Overexpression of Regnase-1 protein attenuated severe transverse aortic constriction–induced heart failure. Wild-type C57BL/6 mice were intraperitoneally injected with adeno-associated virus expressing enhanced green fluorescent protein (eGFP-AAV9) or Regnase-1 (Reg1-AAV9) and were subjected to severe transverse aortic constriction (sTAC) 1 week after infection. Sham- or sTAC-operated wild-type mice infected with eGFP-AAV9 (eGFP–sham or eGFP–sTAC) or Reg1-AAV9 (Reg1–sham or Reg1–sTAC) were analyzed 4 weeks after operation. Data were evaluated by 1-way analysis of variance with the Bonferroni post hoc test. Data are mean ± SEM. ^*P<0.05, ^**P<0.01, ^***P<0.001. A, M-mode echocardiographic tracings from eGFP–sham, eGFP–sTAC, Reg1–sham, or Reg1–sTAC wild-type mice. B and C, Echocardiographic (B) and physiologic (C) parameters. Total n=16 (eGFP–sham), 11 (eGFP–sTAC), 16 (Reg1–sham), or 15 (Reg1–sTAC). D and E, Hematoxylin-eosin–stained (D) and Masson trichrome–stained (E) heart sections. Scale bar, 100 µm. Fibrosis fraction was evaluated. Total n=3 (eGFP–sham or Reg1–sham) or 4 (eGFP–sTAC or Reg1–sTAC). F, mRNA expressions of Nppa and Nppb. Total n=7 (eGFP–sham), 6 (eGFP–sTAC), 7 (Reg1–sham), or 7 (Reg1–sTAC). Gapdh mRNA was used as the loading control. The averaged value in the eGFP–sham group was set equal to 1. FS indicates fractional shortening; HW/TL, heart weight/tibia length; LungW/TL, lung weight/TL; LVIDd, end-diastolic left ventricular internal dimension; and LVIDs, end-systolic left ventricular internal dimension.

Figure 7.

Induction of Regnase-1 protein suppressed the extent of inflammatory responses in severe transverse aortic constriction–induced heart failure.
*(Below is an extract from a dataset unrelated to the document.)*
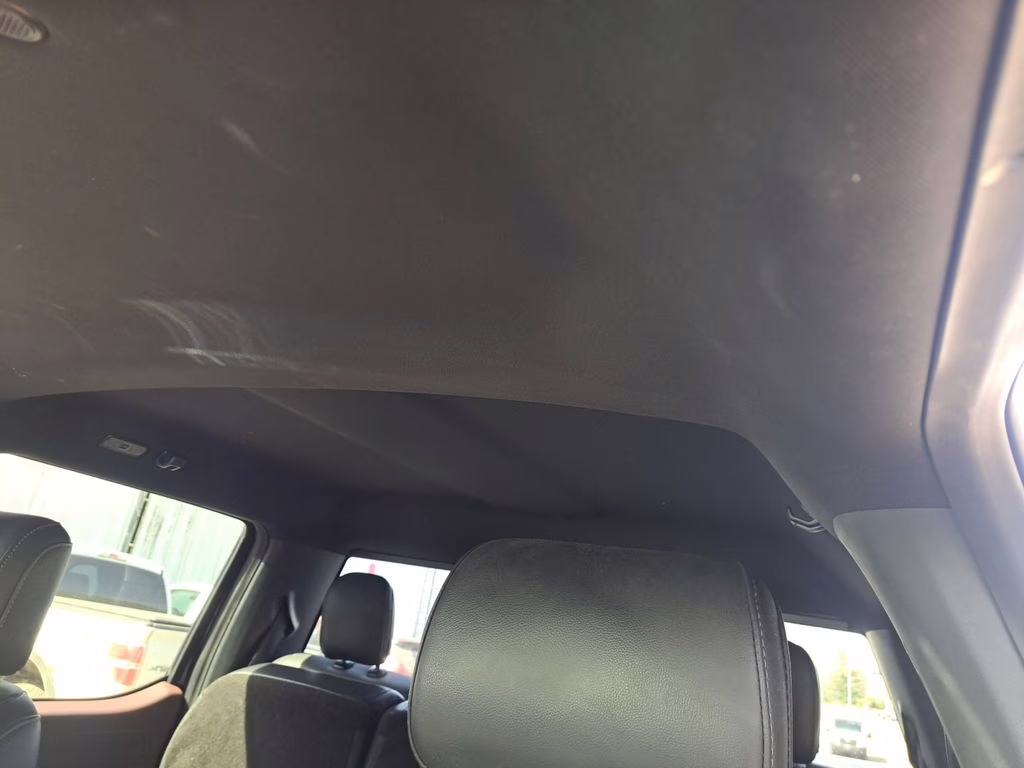 2021 Agate Black Metallic Ford F-150 Lariat Sport w/B&O Sound & Co-Pilot 360 4X4 Truck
Severe transverse aortic constriction (sTAC)–operated wild-type C57BL/6 mice infected with adeno-associated virus expressing enhanced green fluorescent protein(eGFP–sTAC) or Regnase-1 (Reg1–sTAC) were analyzed. Data were evaluated by 1-way analysis of variance with the Bonferroni post hoc test. Data are mean ± SEM. ^*P<0.05, ^***P<0.001. A and B, Immunohistochemical analysis for CD45 (A) and CD68 (B). Scale bar, 100 µm. Bottom graphs show quantitative analysis of each infiltrating inflammatory cell type in eGFP–sham, eGFP–sTAC, Reg1–sham, or Reg1–sTAC hearts (n=3). C, Il6 mRNA expressions. Total n=7 (eGFP–sham), 6 (eGFP–sTAC), 7 (Reg1–sham), or 7 (Reg1–sTAC). Gapdh mRNA was used as the loading control. The averaged value in the eGFP–sham group was set equal to 1.